Acknowledgments We are grateful to Gina Cranswick, Alison Clark, Karen Innes, Mary Paterson, Bridget Colam, and Lynn Horribine for providing details of the centres in the trials that they coordinate, and commenting on this manuscript.
Contributorship RAS had the idea for the study, analysed the data, and wrote the article. TMB collected the data. MSD, PAGS, PMW and CPW are the UK Chief Investigators of the trials in this study. Every author revised the manuscript critically for important intellectual content. All authors gave final approval of the version to be published. RAS is responsible for the overall content as guarantor.

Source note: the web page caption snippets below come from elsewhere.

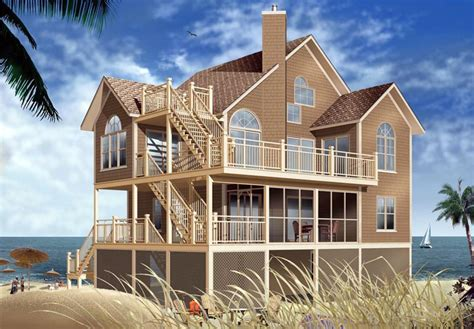 cool houses plans house plan chp 35587 at coolhouseplans com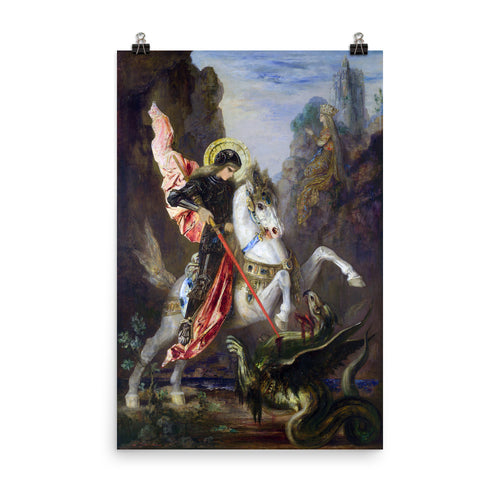Gustave Moreau - Saint George and the Dragon - painting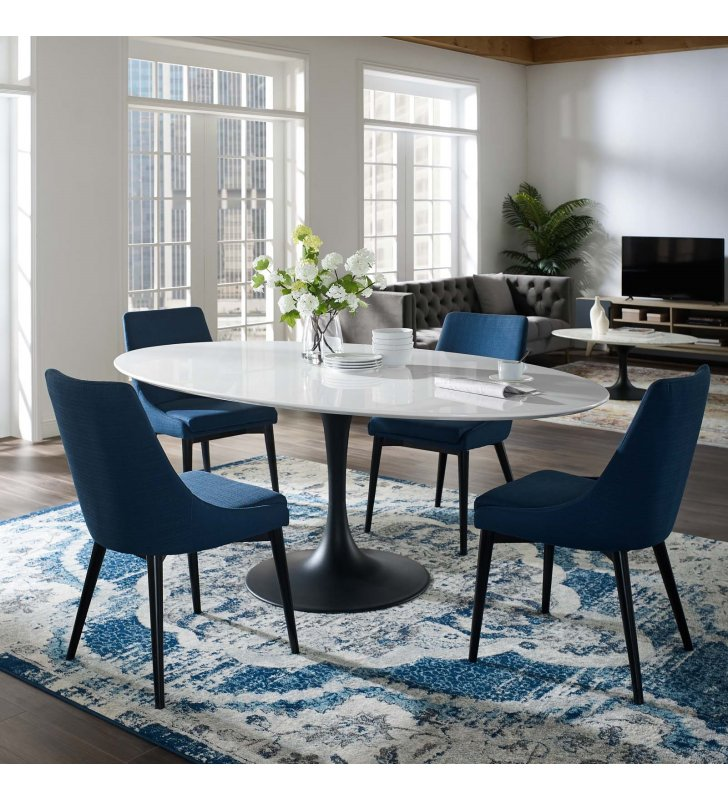 """Lippa 78"""" Oval Wood Dining Table in Black White - Lexmod"""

Competing interests RAS, TMB, MSD, PAGS and CW have no competing interests. PMW has received reimbursement for expenses in attending international conferences from Siemens, Cordis, Boston Scientific, UK Medical, Microvention, he has been reimbursed by Pyramed UK for running an educational programme and holds a research grant from Microvention funding a randomized controlled trial (HELPS). PMW has received consulting fees from Boston Scientific, Cordis, UK Medical and Microvention.
Funding RAS is funded by the UK Medical Research Council. GALA is funded by the Health Foundation (UK), CLOTS and IST3 are funded by the UK Medical Research Council, and HELPS is funded by Microvention. The funding sources had no influence on the content of the manuscript.